I think you're failing to appreciate the reason why they built the "Separate" model. Their headline claim is that SARS-CoV-2 arose from two zoonotic introductions into humans. If you want to express that claim in terms of the real pandemic's tree, then the relevant tree is the tree in humans only, which would then have two roots.

The construction of such a tree inherently depends on our assumptions on the epi dynamics. For example, if you give me a hundred genomes and I propose a hundred roots, then that wouldn't usually be a very good tree; but if the disease in question were known to spread animal-to-human but not human-to-human, then that might be correct. Nothing in their "Inferring" model allows them to incorporate such obviously relevant information, so that seems like an obvious deficiency.

To put it another way, you write:

> If you read `Inferring the MRCA...`, all of this is already known and observed before the modeling is even run.

After "Inferring", I believe they know the real tree has structure that's obviously non-modal (i.e., not the most likely outcome) given any single introduction. I don't see how they'd know whether it's a p = 20% non-modal or p = 0.5% non-modal outcome without an epi model like "Separate", or some kind of ugly incorporation of the epi dynamics into BEAST that they wisely didn't attempt.

I believe that's why the authors built "Separate", and its basic form is good work. (If you don't, then why do you think they spent their time on that?) I just disagree with their parameter choices and excessive confidence in their result.
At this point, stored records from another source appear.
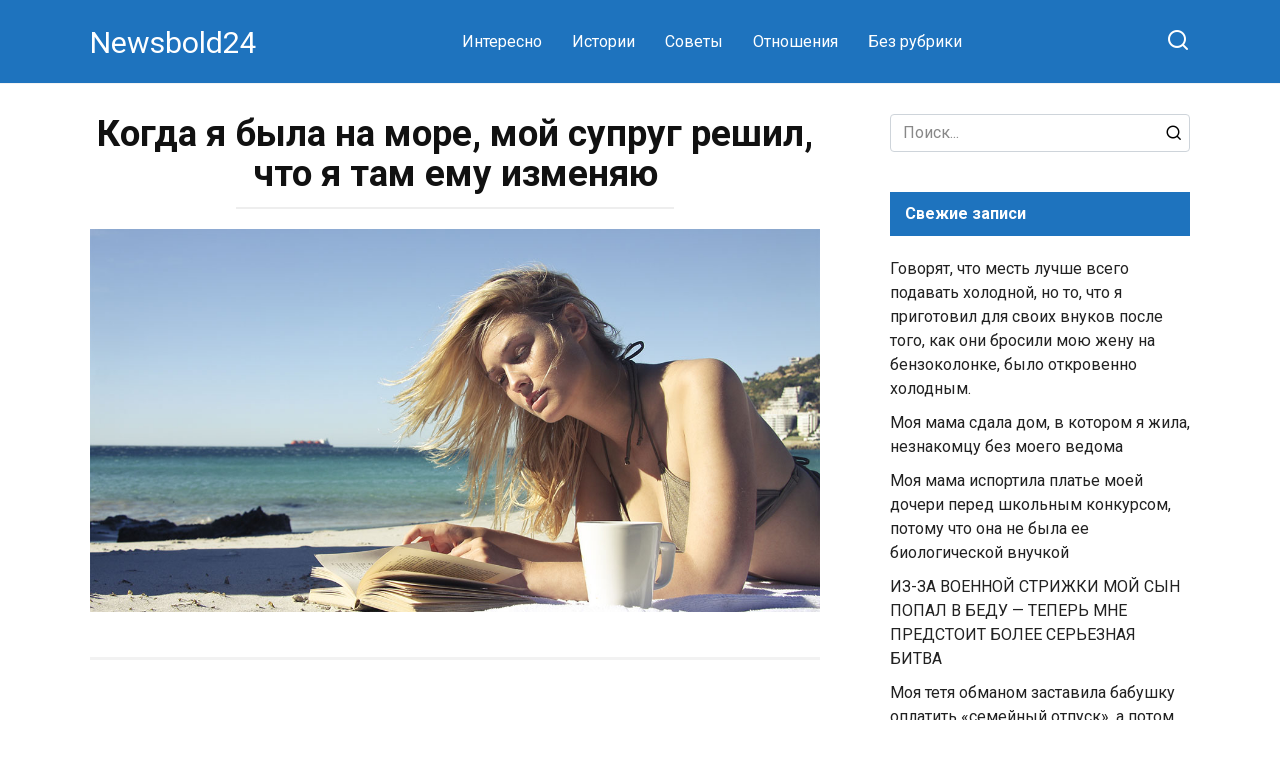

--- FILE ---
content_type: text/html; charset=utf-8
request_url: https://www.google.com/recaptcha/api2/aframe
body_size: 266
content:
<!DOCTYPE HTML><html><head><meta http-equiv="content-type" content="text/html; charset=UTF-8"></head><body><script nonce="UIOToI1HgSdpddmG_TNoEA">/** Anti-fraud and anti-abuse applications only. See google.com/recaptcha */ try{var clients={'sodar':'https://pagead2.googlesyndication.com/pagead/sodar?'};window.addEventListener("message",function(a){try{if(a.source===window.parent){var b=JSON.parse(a.data);var c=clients[b['id']];if(c){var d=document.createElement('img');d.src=c+b['params']+'&rc='+(localStorage.getItem("rc::a")?sessionStorage.getItem("rc::b"):"");window.document.body.appendChild(d);sessionStorage.setItem("rc::e",parseInt(sessionStorage.getItem("rc::e")||0)+1);localStorage.setItem("rc::h",'1769482618759');}}}catch(b){}});window.parent.postMessage("_grecaptcha_ready", "*");}catch(b){}</script></body></html>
As to your other reply, I agree the 10% is a rough number, not considering mutation biases and such. That's just the probability in a single transmission though, and it's also possible (and more likely) that the two lineages formed in humans with intermediate lineages that went extinct before they could be sampled. I think we at least agree that timing alone is insufficient to exclude evolution of the two lineages in humans though, even assuming a December introduction? I'm just trying to confirm that none of the evidence you see for two introductions in "Inferring" comes from its tMRCA.

ploink

Enjoy your sealioning.

Sorry; maybe I'm too stupid or lazy, but I genuinely don't get your point. Is it just that when they construct the tree in "Inferring", it looks qualitatively surprising (non-modal) given any single introduction, assuming (as I do as well) that A predates B? But we've known that for literally years now. As I understand the paper, their novel contribution is to quantify how surprising that looks, whether it's p ~ 20% surprising (which wouldn't mean much) or their claimed p ~ 0.5%. That's what they do in "Separate", and it correctly and inherently depends on the epidemiological modeling that I don't trust.

Again, in the Twitter thread that you yourself linked, Worobey says:

> This [the real polytomy structure] is something that [we] DO NOT see in ~99.5% of simulations. That is the crux of the paper.

The simulations in question are the epidemiological simulations from "Separate". You've told me to disregard Worobey's comments here; but while it's possible that Worobey has misunderstood the significance of his own paper, it seems more likely to me that you have.